Es ist ein heißer Donnerstagmittag, wir befinden uns im Pedion tou Areos, einem der größten Parks von Athen. 15 Leute – die meisten davon junge Männer zwischen 16 und 22 – treffen sich hier seit September 2020 jeden Tag zum Kampfsporttraining. Dabei werden sie von Hamid Norusi unterstützt, einem 30-jährigen iranisch-afghanischen Kickboxmeister und Geflüchteten. Er bringt der Gruppe Boxen, Kickboxen und Muay Thai bei.
Anzeige
Die Sonne knallt unerbittlich vom Himmel, aber Majid, Zahra, Shabir und Iqbal, vier Geflüchtete aus Afghanistan, sind viel härtere Umstände gewohnt. Nach ihrer Ankunft in Griechenland kamen die meisten Mitglieder der Kampfsportgruppe in das berüchtigtr Geflüchtetenlager Moria, das vor dem Brand im September 2020 das größter Lager dieser Art in Europa war. Einige von ihnen waren bereits vor ihrer Flucht erfahrene Boxer oder Muay-Thai-Kämpfer. Die anderen suchten nach einer Ablenkung von den unerträglichen Zuständen in Moria.Bekannt wegen der maßlosen Überfüllung und der fehlenden grundlegenden Ressourcen wurde das Moria-Lager auf der griechischen Insel Lesbos von den Menschen, die dort lebten und arbeiteten, als Hölle auf Erden beschrieben. Gedacht war das Lager für knapp 3.000 Geflüchtete, zu Hochzeiten hielten sich dort ungefähr 13.000 auf.
Das Training wird von der auf Lesbos ansässigen NGO Yoga and Sports with Refugees veranstaltet. Die Organisation will mithilfe von Sport den Geflüchteten dabei helfen, mit Stress und langwierigen Asylverfahren klarzukommen. Das Projekt, das 2017 gegründet wurde, bietet unterschiedlichen Sport an – von Wandern über Yoga bis hin zu Kampfsport. "Hier können wir am meisten bewegen", heißt es auf der Website der NGO. Das Ziel sei es, Leuten dabei zu helfen, die Hoffnung nicht zu verlieren und den Traum von einem Leben in Sicherheit weiter zu verfolgen.

Bereitgestelltes Material:
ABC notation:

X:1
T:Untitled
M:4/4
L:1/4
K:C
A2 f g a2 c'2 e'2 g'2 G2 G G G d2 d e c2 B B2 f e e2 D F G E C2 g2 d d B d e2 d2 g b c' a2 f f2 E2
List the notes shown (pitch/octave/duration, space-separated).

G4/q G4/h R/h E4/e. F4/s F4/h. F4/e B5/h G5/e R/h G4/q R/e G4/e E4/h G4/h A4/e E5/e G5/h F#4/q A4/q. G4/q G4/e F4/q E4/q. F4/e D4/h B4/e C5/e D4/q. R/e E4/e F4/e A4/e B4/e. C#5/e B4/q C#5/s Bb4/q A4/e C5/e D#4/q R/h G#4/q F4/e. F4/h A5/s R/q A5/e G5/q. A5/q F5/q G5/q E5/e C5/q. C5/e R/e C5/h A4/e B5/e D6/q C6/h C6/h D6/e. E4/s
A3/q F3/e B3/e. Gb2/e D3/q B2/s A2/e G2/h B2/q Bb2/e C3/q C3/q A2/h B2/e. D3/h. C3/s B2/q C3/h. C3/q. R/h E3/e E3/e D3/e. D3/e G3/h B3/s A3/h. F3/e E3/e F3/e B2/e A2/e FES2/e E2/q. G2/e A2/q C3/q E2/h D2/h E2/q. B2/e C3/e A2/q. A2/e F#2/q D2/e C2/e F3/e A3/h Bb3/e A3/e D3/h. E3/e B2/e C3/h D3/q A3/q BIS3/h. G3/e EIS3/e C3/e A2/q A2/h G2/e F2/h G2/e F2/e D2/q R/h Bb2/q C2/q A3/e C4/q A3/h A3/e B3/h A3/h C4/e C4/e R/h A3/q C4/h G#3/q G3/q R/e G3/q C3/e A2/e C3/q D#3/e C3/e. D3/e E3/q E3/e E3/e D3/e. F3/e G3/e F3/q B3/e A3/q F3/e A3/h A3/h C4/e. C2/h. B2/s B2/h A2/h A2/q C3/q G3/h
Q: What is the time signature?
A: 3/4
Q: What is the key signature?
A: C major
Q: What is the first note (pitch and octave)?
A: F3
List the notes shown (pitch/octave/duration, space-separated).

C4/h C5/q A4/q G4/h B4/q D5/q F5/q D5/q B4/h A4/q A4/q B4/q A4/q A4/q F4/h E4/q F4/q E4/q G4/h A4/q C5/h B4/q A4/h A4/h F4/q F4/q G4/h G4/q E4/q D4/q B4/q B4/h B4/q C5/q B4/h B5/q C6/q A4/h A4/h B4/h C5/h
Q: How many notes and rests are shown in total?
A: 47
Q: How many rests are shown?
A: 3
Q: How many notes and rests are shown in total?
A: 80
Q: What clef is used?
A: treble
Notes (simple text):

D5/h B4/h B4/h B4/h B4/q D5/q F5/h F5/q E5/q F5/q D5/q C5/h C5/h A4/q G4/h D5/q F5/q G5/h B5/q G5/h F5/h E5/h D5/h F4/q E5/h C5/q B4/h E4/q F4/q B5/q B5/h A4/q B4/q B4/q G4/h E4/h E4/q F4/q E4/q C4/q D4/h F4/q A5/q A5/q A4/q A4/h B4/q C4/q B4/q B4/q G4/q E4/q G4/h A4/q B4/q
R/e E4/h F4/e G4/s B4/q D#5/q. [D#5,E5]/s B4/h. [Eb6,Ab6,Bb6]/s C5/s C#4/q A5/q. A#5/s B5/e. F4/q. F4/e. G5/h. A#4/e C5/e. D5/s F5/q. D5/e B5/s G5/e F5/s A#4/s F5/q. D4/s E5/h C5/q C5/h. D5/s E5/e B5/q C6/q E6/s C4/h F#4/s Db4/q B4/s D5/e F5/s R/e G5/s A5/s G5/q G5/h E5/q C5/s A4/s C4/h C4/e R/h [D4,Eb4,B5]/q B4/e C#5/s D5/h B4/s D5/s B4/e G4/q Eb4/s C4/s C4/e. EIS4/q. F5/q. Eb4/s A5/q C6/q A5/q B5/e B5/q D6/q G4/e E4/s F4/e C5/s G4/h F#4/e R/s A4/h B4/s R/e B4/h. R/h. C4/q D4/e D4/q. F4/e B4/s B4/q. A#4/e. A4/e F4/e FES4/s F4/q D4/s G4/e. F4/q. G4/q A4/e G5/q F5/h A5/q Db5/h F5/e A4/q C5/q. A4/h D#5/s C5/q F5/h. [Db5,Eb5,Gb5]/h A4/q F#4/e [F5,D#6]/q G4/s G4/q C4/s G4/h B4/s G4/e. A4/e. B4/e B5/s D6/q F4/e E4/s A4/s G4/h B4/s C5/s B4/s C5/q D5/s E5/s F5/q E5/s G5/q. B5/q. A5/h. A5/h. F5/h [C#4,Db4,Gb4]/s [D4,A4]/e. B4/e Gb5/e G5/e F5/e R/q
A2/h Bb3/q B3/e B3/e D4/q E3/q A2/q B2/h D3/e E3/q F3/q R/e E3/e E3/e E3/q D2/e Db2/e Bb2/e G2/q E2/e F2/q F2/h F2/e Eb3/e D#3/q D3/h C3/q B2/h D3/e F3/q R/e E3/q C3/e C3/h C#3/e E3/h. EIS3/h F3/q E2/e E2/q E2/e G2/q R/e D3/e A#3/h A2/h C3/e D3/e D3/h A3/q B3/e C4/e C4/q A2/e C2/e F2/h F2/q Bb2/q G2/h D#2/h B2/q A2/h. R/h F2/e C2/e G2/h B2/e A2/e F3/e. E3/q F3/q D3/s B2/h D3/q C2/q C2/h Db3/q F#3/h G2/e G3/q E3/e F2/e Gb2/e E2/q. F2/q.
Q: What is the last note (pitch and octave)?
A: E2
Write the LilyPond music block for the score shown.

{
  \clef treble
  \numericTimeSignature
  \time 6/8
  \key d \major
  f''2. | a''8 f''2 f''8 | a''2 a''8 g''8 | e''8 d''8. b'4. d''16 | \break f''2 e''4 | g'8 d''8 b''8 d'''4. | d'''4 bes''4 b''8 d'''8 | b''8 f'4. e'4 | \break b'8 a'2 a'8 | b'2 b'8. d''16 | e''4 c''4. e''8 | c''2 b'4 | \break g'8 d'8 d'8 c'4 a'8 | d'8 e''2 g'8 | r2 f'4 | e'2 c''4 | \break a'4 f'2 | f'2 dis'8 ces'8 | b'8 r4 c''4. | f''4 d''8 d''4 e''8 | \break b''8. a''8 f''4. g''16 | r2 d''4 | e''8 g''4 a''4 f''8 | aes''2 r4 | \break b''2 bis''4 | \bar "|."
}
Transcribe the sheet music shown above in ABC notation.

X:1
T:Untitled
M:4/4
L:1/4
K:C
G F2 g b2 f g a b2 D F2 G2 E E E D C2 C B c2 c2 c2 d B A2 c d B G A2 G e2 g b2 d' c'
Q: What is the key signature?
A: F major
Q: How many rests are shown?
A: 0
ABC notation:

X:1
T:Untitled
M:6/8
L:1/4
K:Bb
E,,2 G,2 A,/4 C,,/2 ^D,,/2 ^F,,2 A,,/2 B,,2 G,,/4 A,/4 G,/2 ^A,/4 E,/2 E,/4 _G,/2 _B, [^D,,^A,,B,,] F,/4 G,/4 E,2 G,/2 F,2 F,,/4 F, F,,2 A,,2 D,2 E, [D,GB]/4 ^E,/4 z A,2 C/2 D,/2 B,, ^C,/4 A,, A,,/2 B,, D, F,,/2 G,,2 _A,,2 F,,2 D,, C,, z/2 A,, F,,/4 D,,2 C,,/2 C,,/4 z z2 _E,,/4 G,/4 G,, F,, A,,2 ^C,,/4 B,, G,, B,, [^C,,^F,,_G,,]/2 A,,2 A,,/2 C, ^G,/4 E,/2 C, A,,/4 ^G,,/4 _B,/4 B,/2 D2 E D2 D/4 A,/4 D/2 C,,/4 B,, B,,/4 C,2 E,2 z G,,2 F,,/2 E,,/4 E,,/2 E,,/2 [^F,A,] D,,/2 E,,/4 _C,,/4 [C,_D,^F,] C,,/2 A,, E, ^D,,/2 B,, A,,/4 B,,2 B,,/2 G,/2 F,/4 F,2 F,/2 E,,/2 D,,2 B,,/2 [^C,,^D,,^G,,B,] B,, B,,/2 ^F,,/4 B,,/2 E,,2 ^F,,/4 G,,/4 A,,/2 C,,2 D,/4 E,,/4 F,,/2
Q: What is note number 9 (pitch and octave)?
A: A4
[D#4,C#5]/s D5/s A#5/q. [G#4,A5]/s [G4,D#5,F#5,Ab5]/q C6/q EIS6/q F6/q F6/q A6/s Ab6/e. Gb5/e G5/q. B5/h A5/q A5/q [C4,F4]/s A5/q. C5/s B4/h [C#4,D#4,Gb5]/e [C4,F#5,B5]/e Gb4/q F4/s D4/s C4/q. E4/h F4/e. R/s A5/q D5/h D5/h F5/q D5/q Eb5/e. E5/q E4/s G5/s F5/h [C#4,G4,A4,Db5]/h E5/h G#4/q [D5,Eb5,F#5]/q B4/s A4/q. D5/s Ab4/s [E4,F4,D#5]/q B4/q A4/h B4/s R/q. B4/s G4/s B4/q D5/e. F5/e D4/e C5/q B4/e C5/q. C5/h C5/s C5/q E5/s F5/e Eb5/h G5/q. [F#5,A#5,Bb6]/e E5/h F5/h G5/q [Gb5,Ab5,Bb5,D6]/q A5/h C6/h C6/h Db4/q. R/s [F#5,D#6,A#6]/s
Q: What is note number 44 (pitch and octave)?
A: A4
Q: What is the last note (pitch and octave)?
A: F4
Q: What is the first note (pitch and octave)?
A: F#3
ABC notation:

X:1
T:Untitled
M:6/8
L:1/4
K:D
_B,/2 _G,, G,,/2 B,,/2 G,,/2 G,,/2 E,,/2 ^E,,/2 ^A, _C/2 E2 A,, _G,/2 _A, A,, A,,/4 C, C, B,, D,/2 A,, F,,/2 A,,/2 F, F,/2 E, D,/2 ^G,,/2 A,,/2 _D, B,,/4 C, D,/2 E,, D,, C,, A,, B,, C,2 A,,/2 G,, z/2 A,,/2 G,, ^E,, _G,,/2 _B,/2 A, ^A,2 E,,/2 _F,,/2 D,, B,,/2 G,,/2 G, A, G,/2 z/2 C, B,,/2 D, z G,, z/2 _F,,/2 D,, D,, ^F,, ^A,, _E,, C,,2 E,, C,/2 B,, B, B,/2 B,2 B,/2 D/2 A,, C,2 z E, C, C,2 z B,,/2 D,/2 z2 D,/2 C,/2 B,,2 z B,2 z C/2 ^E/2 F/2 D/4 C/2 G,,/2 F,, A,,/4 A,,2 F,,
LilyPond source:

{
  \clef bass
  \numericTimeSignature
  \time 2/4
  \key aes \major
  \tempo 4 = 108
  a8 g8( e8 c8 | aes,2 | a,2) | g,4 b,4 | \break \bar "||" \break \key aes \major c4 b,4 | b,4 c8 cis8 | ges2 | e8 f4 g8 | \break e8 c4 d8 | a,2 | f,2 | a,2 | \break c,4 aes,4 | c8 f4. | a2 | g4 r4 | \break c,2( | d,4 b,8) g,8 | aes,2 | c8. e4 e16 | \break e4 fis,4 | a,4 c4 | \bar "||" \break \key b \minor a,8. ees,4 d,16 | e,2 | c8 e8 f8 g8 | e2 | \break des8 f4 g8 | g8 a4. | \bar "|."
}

Kurze Übung 1:
Schreib alle Personen auf, die im Abschnitt über das Kampfsporttraining in Athen mit Namen genannt werden.
Kurze Übung 2:
Fass im Abschnitt über das Kampfsporttraining in Athen den Absatz, der mit „Das Training wird von der“ anfängt, als kurze Liste zusammen. Alle wichtigen Fakten sollen drinbleiben.

Lösung 1:
Hamid Norusi, Majid, Zahra, Shabir, Iqbal

Lösung 2:
- Veranstalter: die NGO Yoga and Sports with Refugees mit Sitz auf Lesbos
- Ziel: Geflüchteten mit Sport helfen, mit Stress und langen Asylverfahren zurechtzukommen
- Gegründet: 2017
- Angebot: verschiedene Sportarten, von Wandern über Yoga bis Kampfsport
- Laut Website der NGO kann man hier am meisten bewegen. Menschen sollen die Hoffnung nicht verlieren und ihren Traum von einem Leben in Sicherheit weiterverfolgen.